U.S. Attorney General Loretta Lynch (135561)

Loretta E. Lynch, 55, may soon make history. She will be the 83rd U.S. attorney general if and when she is confirmed. Lynch knew she was placing herself in the crosshairs of a political battle. With little time and a long docket, she must prove herself in the midst of a storm.

As the first African-American woman, second African-American and second woman to hold the office of U.S. attorney general, she will have to navigate allegations of race-based police killings as well as cybercrimes, immigration, terrorist threats, voting rights, Wall Street, Islamic State and Guantanamo Bay, all while under the scrutiny of a Republican-controlled Congress and conservative-led U.S. Supreme Court.

Jan. 28, Lynch was questioned about her intentions should she become U.S. attorney general. However, it was Eric Holder, not Lynch, at the forefront of the minds of members of the Republican-controlled Senate Judiciary Committee. At one point, questioning of Lynch was more a criticism of Holder, who resigned after six contentious years, than concerns about Lynch’s qualifications.

Holder, 56, is an outspoken champion of racial justice, immigration, same-sex marriage and reforms on Wall Street. He is married to the sister of the late Vivian Malone, who desegregated the University of Alabama. Holder, who described himself as President Barack Obama’s “wingman,” used the attorney general’s office to address social justice issues, such as the police killing of unarmed civilians that ignited protests nationwide and brought America international rebukes.

Lynch inherited Holder’s docket and controversy. At her hearing, Sen. Ted Cruz (R-Texas), now a candidate for president, peppered Lynch about her position on immigration, because of Holder’s support of Obama’s Dream Act, which gives amnesty to illegal immigrants. Lynch agreed with executive amnesty. With great poise, this daughter of a librarian and a Baptist minister, with one brother a Navy SEAL and the other a minister, refused to back down with Cruz.

At that January hearing, senators questioned whether Lynch believed water-boarding was torture.

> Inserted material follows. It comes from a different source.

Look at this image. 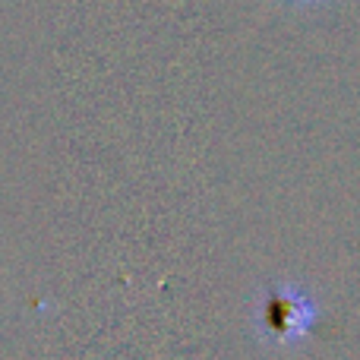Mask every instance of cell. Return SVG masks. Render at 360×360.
Instances as JSON below:
<instances>
[{"instance_id":"1","label":"cell","mask_w":360,"mask_h":360,"mask_svg":"<svg viewBox=\"0 0 360 360\" xmlns=\"http://www.w3.org/2000/svg\"><path fill=\"white\" fill-rule=\"evenodd\" d=\"M319 319V307L310 291L294 285H275L256 304V332L266 345L291 348L310 338Z\"/></svg>"},{"instance_id":"2","label":"cell","mask_w":360,"mask_h":360,"mask_svg":"<svg viewBox=\"0 0 360 360\" xmlns=\"http://www.w3.org/2000/svg\"><path fill=\"white\" fill-rule=\"evenodd\" d=\"M294 4H323V0H294Z\"/></svg>"}]
</instances>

She does. Whether she supported the legalization of marijuana. No, she does not agree with Obama on this issue. Whether she would continue the NSA program of terror surveillance. Yes, she believes it is an effective tool.

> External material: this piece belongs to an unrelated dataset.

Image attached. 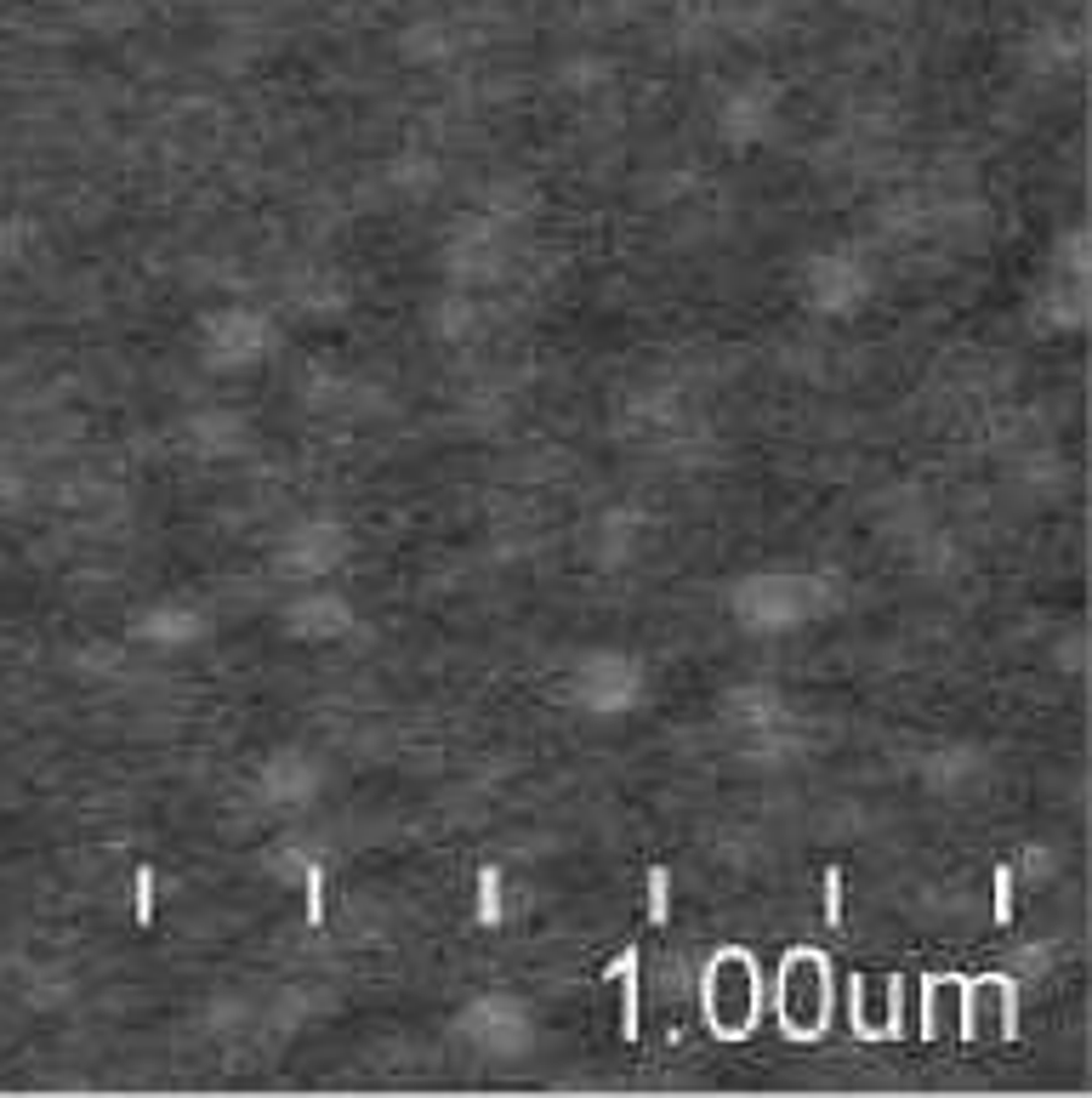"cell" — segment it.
Wrapping results in <instances>:
<instances>
[{"mask_svg":"<svg viewBox=\"0 0 1092 1098\" xmlns=\"http://www.w3.org/2000/svg\"><path fill=\"white\" fill-rule=\"evenodd\" d=\"M934 990H939V979L934 973H922V1036L934 1041Z\"/></svg>","mask_w":1092,"mask_h":1098,"instance_id":"cell-11","label":"cell"},{"mask_svg":"<svg viewBox=\"0 0 1092 1098\" xmlns=\"http://www.w3.org/2000/svg\"><path fill=\"white\" fill-rule=\"evenodd\" d=\"M991 984H996V990H1002V1036L1013 1041V1036H1019V984L1007 979V973H1002V979H996V973H991Z\"/></svg>","mask_w":1092,"mask_h":1098,"instance_id":"cell-4","label":"cell"},{"mask_svg":"<svg viewBox=\"0 0 1092 1098\" xmlns=\"http://www.w3.org/2000/svg\"><path fill=\"white\" fill-rule=\"evenodd\" d=\"M825 922L842 928V871H825Z\"/></svg>","mask_w":1092,"mask_h":1098,"instance_id":"cell-7","label":"cell"},{"mask_svg":"<svg viewBox=\"0 0 1092 1098\" xmlns=\"http://www.w3.org/2000/svg\"><path fill=\"white\" fill-rule=\"evenodd\" d=\"M666 916H672V871L655 866L649 871V922L666 928Z\"/></svg>","mask_w":1092,"mask_h":1098,"instance_id":"cell-3","label":"cell"},{"mask_svg":"<svg viewBox=\"0 0 1092 1098\" xmlns=\"http://www.w3.org/2000/svg\"><path fill=\"white\" fill-rule=\"evenodd\" d=\"M888 990H893V1008H888V1025H882V1041H899V1036H905V979L893 973Z\"/></svg>","mask_w":1092,"mask_h":1098,"instance_id":"cell-5","label":"cell"},{"mask_svg":"<svg viewBox=\"0 0 1092 1098\" xmlns=\"http://www.w3.org/2000/svg\"><path fill=\"white\" fill-rule=\"evenodd\" d=\"M131 888H137V928H148V922H154V871L143 866Z\"/></svg>","mask_w":1092,"mask_h":1098,"instance_id":"cell-6","label":"cell"},{"mask_svg":"<svg viewBox=\"0 0 1092 1098\" xmlns=\"http://www.w3.org/2000/svg\"><path fill=\"white\" fill-rule=\"evenodd\" d=\"M478 922H484V928L501 922V871H495V866L478 871Z\"/></svg>","mask_w":1092,"mask_h":1098,"instance_id":"cell-2","label":"cell"},{"mask_svg":"<svg viewBox=\"0 0 1092 1098\" xmlns=\"http://www.w3.org/2000/svg\"><path fill=\"white\" fill-rule=\"evenodd\" d=\"M604 979H620V1041H637V951H620L604 968Z\"/></svg>","mask_w":1092,"mask_h":1098,"instance_id":"cell-1","label":"cell"},{"mask_svg":"<svg viewBox=\"0 0 1092 1098\" xmlns=\"http://www.w3.org/2000/svg\"><path fill=\"white\" fill-rule=\"evenodd\" d=\"M308 922H325V877H319V866H308Z\"/></svg>","mask_w":1092,"mask_h":1098,"instance_id":"cell-9","label":"cell"},{"mask_svg":"<svg viewBox=\"0 0 1092 1098\" xmlns=\"http://www.w3.org/2000/svg\"><path fill=\"white\" fill-rule=\"evenodd\" d=\"M956 990H962V1041H973V1025H978V1013H973V990H978V979H956Z\"/></svg>","mask_w":1092,"mask_h":1098,"instance_id":"cell-10","label":"cell"},{"mask_svg":"<svg viewBox=\"0 0 1092 1098\" xmlns=\"http://www.w3.org/2000/svg\"><path fill=\"white\" fill-rule=\"evenodd\" d=\"M996 922H1002V928L1013 922V871H1007V866L996 871Z\"/></svg>","mask_w":1092,"mask_h":1098,"instance_id":"cell-8","label":"cell"}]
</instances>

In her opening statement, Lynch said, “Protecting the American people from terrorism must be the primary mission of today’s Department of Justice.”

“I see a combination of steel and velvet,” remarked Sen. Diane Feinstein (D-Calif.), at that January hearing. Lynch is diminutive, standing approximately 5 feet tall. Her Southern graciousness—she is a native of Greensborough, N.C.—combined with a determined spirit will certainly be beneficial in this political maelstrom that is Capitol Hill. The Judiciary Committee voted 12-8 in her favor in January. But the full Senate vote has been stalled.

After graduating from Harvard College and Harvard Law School, Lynch worked in private practice as a partner in a major law firm but returned to public service. She entered the U.S. attorney’s office in New York and rose up through the ranks in the Eastern District of New York and was twice confirmed by the U.S. Senate to be U.S. attorney for the Eastern District, which covers Queens, Brooklyn, Staten Island and Long Island.

Although she is responsible for such cases as the 2014 indictment of Republican Michael Grimm, the Staten Island congressman who later resigned, Lynch has remained out of the national limelight. Lynch has served as a special prosecutor at the International Criminal Tribunal for Rwanda, prosecuting their genocide cases. In 1999, she prosecuted police officers responsible for the brutal attack on Abner Louima.

The Judiciary Committee approved her nomination Feb. 26. But the process stalled again. It has taken more than five months altogether to bring Lynch’s nomination to the Senate floor for a full vote. Pamela Meanes, president of the National Bar Association, drafted a “cease and desist” order to Senate Majority Leader Mitch McConnell, who is blamed for the delay. Obama called this historic delay “embarrassing.” Partisan division over an abortion-related provision in an anti-sex trafficking bill was finally resolved.

But now, with less than two years left in the Obama administration, Lynch has little time for new initiatives. And extending the legacy of Holder will certainly raise further opposition from Republicans. Differentiating herself from Holder was a key point made by Republicans and some Democratic senators. When asked if she was just like Holder, Lynch calmly responded, “I am not Eric Holder. I am Loretta Lynch.”

Now that she has entered the national stage, America will soon find out how Attorney General Loretta Lynch will address the nation’s diverse concerns. If her past record is any indication, it will be with grace and tenacity.